Ese panameño de 41 años de edad, fue asesinado de un disparo que le propinó un desconocido para las autoridades, quien aprovechó la oscuridad de la noche para meter a través de una ventana el arma con la que acabó con la vida de Cuestas.
La muerte le llegó a José en su propia casa. Versiones de vecinos en Don Bosco, Veranillo, donde se dio el asesinato, revelan que ese caso pudo haberse dado por venganza; otros se inclinan a pensar que simplemente confundieron a la víctima.

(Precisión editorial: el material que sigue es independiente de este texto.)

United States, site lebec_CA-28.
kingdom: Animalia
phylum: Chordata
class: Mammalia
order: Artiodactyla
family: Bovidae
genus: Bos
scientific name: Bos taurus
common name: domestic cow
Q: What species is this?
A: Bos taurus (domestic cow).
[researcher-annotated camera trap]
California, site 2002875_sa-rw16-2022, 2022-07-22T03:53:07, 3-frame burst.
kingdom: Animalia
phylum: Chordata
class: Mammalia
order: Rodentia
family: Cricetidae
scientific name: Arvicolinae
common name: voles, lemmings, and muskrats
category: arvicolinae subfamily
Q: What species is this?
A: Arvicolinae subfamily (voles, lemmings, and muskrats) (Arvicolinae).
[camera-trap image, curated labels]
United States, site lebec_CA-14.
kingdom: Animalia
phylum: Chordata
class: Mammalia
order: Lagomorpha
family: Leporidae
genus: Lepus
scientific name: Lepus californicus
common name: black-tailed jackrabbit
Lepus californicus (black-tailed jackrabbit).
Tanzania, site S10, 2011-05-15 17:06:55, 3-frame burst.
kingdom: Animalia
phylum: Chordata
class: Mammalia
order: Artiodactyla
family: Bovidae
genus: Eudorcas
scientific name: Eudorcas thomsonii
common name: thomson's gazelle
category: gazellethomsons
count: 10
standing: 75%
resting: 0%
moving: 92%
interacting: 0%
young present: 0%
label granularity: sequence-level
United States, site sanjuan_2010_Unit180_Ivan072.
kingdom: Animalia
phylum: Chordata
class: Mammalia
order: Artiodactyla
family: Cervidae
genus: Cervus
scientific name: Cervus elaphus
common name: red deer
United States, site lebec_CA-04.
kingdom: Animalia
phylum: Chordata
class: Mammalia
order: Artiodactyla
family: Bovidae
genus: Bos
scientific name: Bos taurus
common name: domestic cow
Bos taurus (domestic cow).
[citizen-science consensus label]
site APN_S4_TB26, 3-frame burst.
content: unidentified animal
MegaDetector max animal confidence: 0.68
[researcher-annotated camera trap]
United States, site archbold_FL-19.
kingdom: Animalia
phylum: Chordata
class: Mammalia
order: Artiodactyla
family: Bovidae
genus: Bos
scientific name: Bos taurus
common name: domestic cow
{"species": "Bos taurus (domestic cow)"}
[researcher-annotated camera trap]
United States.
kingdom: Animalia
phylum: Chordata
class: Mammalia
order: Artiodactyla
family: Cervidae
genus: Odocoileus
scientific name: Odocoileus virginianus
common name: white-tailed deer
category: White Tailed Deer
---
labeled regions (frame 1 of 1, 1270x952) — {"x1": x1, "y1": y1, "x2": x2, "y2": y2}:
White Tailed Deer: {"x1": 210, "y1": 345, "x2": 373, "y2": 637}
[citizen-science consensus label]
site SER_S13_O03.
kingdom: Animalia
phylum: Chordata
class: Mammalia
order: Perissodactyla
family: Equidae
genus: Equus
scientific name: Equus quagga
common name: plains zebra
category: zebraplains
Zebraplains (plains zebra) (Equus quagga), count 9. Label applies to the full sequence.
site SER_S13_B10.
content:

Al parecer, Cuestas llegó a su humilde vivienda en la noche, después de haberse tomado unos tragos. Estaba acostado cuando el disparo acabó con su vida. Correspondió a una de sus nietas descubrir el cadáver en la mañana de ayer, domingo, cuando llegaba a su casa. Ella entró y vio el charco de sangre en los alrededores del cuarto, donde permanecía inmóvil el cuerpo de la víctima.
¿Su asesino? Sin rastros.
TRAGEDIAS
Las tragedias parecen ensañarse con la gente pobre, donde el pan de cada día es duro de conseguir y donde las comodidades grandes son tener el aire gratis, para respirar. Donde vivía Cuestas, era una casa muy humilde. Se conoció que había contemplado mudarse del área y prácticamente tenía la casa vendida. Él vivía allí con una hija y su nieta.